Язык интеллектуалов не был монгольским или татарским, он даже не был русским. Великие сцены в русской литературе были написаны на французском языке. «Война и мир» Толстого начинается на французском языке, и довольно много страниц после этого тоже написаны на французском. Тютчев рос в доме, в котором только слуги говорили на русском языке, и в будущем его разговорный французский язык тоже был лучше русского. Иван Тургенев большую часть своей взрослой жизни провел во Франции.

Но русские композиторы хотели отличаться от Запада. Когда великая пятерка, «Могучая кучка» — Милий Балакирев, Александр Бородин, Цезарь Кюи, Модест Мусоргский, и Николай Римский-Корсаков — захотели найти подлинную российскую идентичность, и они многое позаимствовали из восточных мотивов (или того, что, как они думали, были настоящими восточными мелодиями), что породило «Шехеразаду», «Исламие» и «Антар» (где действие происходит в Аравии).

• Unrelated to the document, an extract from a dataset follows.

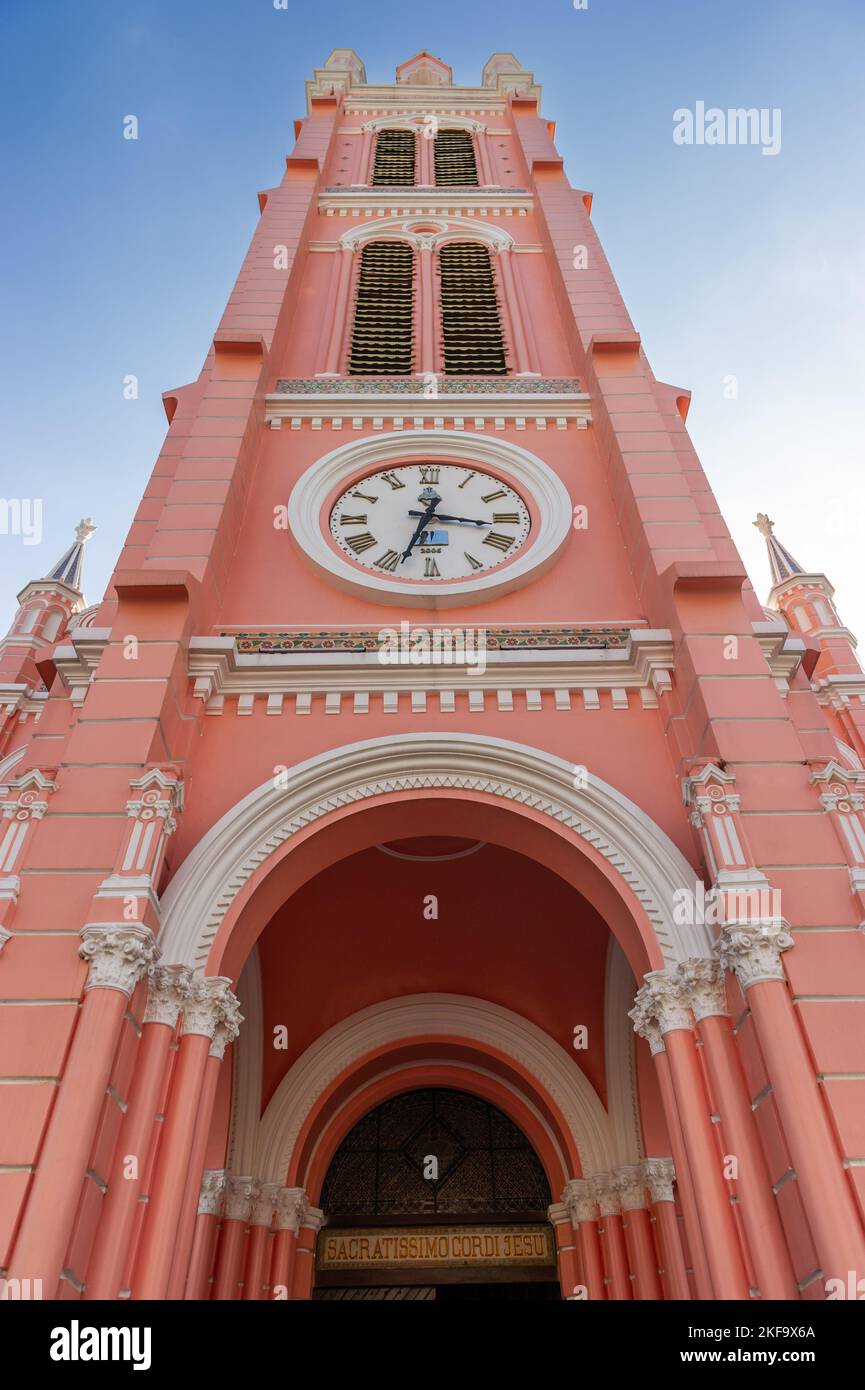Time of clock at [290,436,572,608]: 3:33
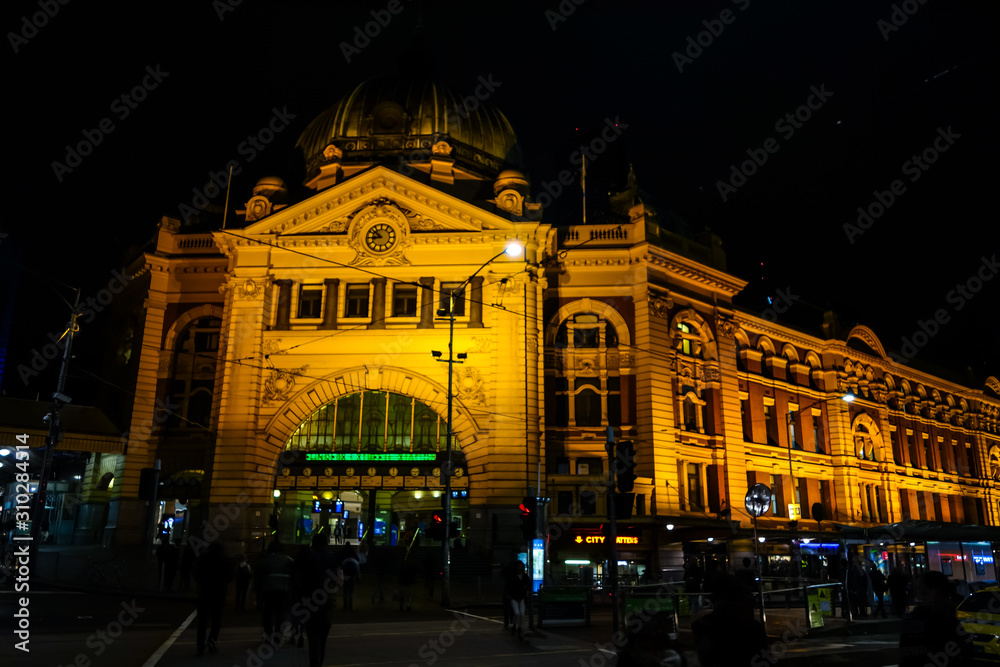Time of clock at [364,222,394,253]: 8:51
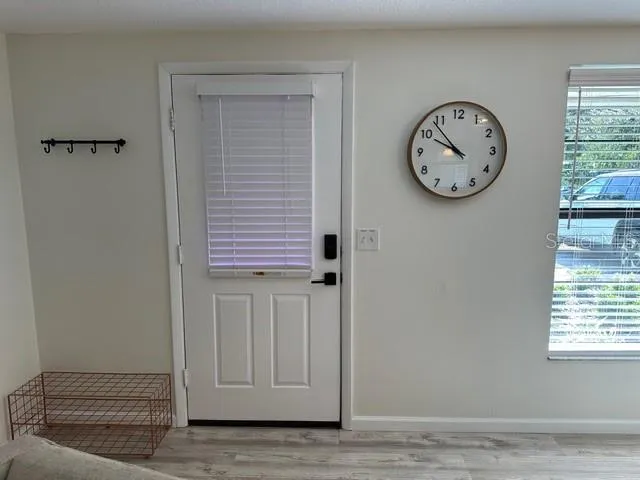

Ориентализм, конечно, имел отношение также к целям тогдашней российской внешней политики. Так же, как либерал Павел Милюков обнаружил важность Византии для России, евразийцы, став свидетелями провала западных политических образцов в их стране (и поражения революции 1905 года), направили свой взгляд еще дальше на Восток. Как во Франции двумястами годами ранее была культурная мода на все японское, в Германии после мировой войны была мода на все индийское, все внезапно читали Рабиндраната Тагора, и ведущие авторы, такие как Герман Гессе, интересовались индийскими темами, такими как Сиддхартха. У Индии на Западе было второе пришествие во время студенческих бунтов 1960-х и 1970-х. В России и позже в русской эмиграции, мода была политической, а не культурной.

Но политическая привлекательность сосредоточилась на Востоке (и Азии), который был в значительной степени воображаемым. Даже самые страстные евразийцы не начали посещать Азию, не говоря уже о том, чтобы поселиться там. Они не изучали китайский или урду, не говоря уже об арабском языке, и не погружались в цивилизацию этих стран. Для евразийцев степь имела кардинальное значение, но как много из них (или, точнее, как мало из них) когда-либо были в степи — на пастбищах, в российских степях за Уралом?

Для большинства из них они были метафизическими пастбищами, воображаемым миром, а не действительностью. Никогда не стоит недооценивать важность мифологии в политике и истории, но теперь, когда неоевразийство стало политической силой — и может приобрести еще большее значение в будущем — важно время от времени вспоминать о происхождении этого движения в мире фантазии.

Неоевразийство, движение, возглавляемое Александром Дугиным и некоторыми аналогично мыслящими идеологами, возникло в России в 1990-х годах и является теперь политическим движением, не только культурной тенденцией. Но и Дугин тоже получил свое изначальное вдохновение от неофашизма во Франции, Бельгии и Италии, а не в степях Забайкалья. Пантюркизм (туранизм) существует в Турции, и подобные группы присутствуют в нескольких среднеазиатских странах, но они не составляют мировое движение — различия у этих различных ответвлений, их интересов и программ слишком сильны.

Первая волна евразийцев в 1920-х развивала свои идеи, потому что они были разочарованы Европой. Они принадлежали к стороне, которая была побеждена в Гражданской войне, и они искали идеологический выход из дилеммы, в которой они оказались. Для них было немыслимо разочароваться в России. Но как найти общий знаменатель для будущего России и их собственного будущего?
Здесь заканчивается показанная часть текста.